Par un essai en lentilles cornéennes, votre optométriste peut recréer pour vous l'approche par monovision pour faciliter votre décision.

2) Tous les effets secondaires diminuent dans le temps

La plupart des patients subissent peu d'effets secondaires après la chirurgie. Cependant, pour quelques-uns, les effets sont permanents. Par exemple, les halos et les éblouissements sont des effets qui peuvent durer très longtemps. Le patient peut avoir des difficultés à s'y habituer principalement lors de l'exécution de tâches précises comme la conduite automobile la nuit. Les halos sont créés soit par une zone de traitement de la cornée plus petite que la dimension de la pupille, soit par une mauvaise centration lors de l'opération ou par des aberrations de l'optique de l'oeil.

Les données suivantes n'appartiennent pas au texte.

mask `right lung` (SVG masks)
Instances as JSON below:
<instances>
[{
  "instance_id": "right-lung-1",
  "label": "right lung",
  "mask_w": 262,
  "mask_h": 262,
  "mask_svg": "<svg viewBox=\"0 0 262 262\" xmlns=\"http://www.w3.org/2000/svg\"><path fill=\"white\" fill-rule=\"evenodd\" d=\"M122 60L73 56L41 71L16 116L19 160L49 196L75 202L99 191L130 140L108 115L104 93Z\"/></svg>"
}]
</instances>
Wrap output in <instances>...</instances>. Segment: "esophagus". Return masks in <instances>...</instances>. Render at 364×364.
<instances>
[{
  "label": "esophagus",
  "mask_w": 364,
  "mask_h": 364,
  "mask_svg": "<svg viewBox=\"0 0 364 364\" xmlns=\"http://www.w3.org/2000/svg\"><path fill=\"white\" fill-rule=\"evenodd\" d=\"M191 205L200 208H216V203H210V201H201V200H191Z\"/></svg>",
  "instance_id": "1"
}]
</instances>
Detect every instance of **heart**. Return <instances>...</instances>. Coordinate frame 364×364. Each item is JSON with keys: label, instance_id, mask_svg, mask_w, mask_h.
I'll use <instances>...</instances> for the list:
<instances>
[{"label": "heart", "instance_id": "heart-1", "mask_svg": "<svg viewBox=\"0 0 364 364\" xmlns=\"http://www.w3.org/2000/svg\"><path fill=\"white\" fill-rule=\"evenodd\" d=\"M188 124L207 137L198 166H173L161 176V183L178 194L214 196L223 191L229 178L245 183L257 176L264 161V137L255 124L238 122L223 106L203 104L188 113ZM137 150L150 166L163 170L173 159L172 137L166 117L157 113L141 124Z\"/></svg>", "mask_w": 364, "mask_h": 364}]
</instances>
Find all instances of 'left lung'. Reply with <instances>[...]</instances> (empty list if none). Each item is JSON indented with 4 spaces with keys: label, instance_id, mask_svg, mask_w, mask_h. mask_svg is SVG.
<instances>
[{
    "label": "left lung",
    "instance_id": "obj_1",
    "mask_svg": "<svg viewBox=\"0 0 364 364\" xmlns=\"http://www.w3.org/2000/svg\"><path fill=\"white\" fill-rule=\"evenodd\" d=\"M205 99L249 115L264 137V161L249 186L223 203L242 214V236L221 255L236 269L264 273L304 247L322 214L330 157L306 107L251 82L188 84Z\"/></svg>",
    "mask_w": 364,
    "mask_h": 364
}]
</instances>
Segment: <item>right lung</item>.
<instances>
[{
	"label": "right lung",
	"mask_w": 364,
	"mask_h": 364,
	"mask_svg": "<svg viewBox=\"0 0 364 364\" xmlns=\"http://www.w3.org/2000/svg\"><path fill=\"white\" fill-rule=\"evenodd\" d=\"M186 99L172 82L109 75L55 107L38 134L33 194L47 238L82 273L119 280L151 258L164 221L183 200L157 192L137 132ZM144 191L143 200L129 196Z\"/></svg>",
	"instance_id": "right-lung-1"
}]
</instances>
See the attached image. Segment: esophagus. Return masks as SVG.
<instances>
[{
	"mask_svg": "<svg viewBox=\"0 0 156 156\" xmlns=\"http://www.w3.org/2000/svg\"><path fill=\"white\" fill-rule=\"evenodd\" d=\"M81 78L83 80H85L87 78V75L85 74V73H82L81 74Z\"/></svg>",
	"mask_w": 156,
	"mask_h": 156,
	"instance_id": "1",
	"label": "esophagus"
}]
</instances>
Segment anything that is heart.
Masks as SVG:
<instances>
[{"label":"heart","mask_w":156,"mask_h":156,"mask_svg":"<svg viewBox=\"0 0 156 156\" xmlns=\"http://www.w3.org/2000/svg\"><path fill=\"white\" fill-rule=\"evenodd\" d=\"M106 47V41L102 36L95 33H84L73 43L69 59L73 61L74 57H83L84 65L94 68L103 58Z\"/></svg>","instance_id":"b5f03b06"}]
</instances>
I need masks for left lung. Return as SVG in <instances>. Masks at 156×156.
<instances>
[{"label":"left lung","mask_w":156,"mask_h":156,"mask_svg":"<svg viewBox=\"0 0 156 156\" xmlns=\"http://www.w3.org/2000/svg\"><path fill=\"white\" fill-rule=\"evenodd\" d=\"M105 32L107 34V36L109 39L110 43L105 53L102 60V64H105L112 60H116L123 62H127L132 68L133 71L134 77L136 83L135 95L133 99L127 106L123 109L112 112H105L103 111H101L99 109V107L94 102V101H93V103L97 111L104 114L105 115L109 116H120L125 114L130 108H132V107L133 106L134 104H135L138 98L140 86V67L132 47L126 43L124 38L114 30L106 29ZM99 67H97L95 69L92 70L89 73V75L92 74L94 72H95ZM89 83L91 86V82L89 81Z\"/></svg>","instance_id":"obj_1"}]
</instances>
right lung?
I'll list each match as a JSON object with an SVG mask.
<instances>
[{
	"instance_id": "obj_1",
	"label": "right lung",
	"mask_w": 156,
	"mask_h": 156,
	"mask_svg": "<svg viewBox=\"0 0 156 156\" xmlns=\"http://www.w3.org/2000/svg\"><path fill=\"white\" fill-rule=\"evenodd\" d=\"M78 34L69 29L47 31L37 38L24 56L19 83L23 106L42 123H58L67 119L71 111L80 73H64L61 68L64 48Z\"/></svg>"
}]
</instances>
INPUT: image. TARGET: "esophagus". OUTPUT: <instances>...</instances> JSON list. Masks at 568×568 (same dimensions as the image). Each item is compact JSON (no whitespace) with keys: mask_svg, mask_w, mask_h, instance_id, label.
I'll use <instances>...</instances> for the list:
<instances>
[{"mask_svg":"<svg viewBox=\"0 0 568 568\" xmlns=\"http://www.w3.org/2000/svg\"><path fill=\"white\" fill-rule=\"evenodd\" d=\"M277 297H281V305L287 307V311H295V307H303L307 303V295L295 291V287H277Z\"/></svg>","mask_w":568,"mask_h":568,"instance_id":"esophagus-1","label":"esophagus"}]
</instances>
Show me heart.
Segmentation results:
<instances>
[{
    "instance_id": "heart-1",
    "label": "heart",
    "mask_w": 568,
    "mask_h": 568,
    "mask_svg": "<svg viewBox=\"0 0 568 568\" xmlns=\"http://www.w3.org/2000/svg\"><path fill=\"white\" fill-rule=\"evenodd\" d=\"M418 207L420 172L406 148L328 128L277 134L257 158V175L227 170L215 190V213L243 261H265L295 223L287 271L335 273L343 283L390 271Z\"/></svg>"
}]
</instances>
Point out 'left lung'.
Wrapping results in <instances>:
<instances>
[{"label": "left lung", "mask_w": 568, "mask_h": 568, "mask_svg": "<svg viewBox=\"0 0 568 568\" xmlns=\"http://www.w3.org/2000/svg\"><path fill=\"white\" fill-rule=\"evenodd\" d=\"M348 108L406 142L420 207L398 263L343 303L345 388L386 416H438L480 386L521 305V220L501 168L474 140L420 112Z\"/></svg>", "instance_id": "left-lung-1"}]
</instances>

3) À propos de la sécheresse oculaire

Quelques patients se plaignent de sécheresse oculaire suite à la chirurgie réf ra ctive. Dans la plupart des cas l'usage de larmes artificielles permet de réduire l'incidence des symptômes. En quelques semaines, cet effet s'amenuise habituellement bien que quelques cas nécessitent l'usage continu de lubrifiants oculaires.

4) La condition initiale est toujours améliorée

La chirurgie réfractive demeure une chirurgie avec un certain nombre d'effets secondaires et d'inconnus. Pour la très grande majorité des patients, le traitement au laser comblera leurs attentes. Par contre, il faut être conscient que pour toutes sortes de raisons, certaines complications peuvent survenir dans 2 à 3 % des cas opérés.


L'importance du suivi

La chirurgie est une étape incontournable du traitement des amétropies dans un cadre moderne.

Une fois effectuée, la chirurgie trouvera son aboutissement optimal si le suivi de la condition du patient se fait professionnellement et sur une base périodique.

Avec la chute des prix, les forfaits offerts par les cliniques impliquent un nombre de visites minimal pour répondre aux dispositions des Ordres professionnels à cet égard. Pour la plupart des patients, ce nombre minimal de visites peut être satisfaisant.

Cependant, dans de très nombreux cas, il est fortement souhaitable que la condition soit évaluée sur une base rapprochée dans les six premiers mois suivant la chirurgie et trimestriellement par la suite jusqu'à l'anniversaire de la procédure. Après cette première année, une visite de contrôle annuelle est suffisante pour s'assurer du maintien de la condition oculo-visuelle du patient et de sa santé oculaire.

Les optométristes sont une ressource essentielle à considérer dans le suivi des cas opérés de chirurgie réfractive. Ils sont disponibles, accessibles et compétents. Ils peuvent évaluer l'évolution de la guérison, répondre aux questions des patients et s'assurer d'introduire une thérapeutique appropriée au moment voulu.

En bout de ligne, c'est le patient qui est gagnant dans ce type de suivi.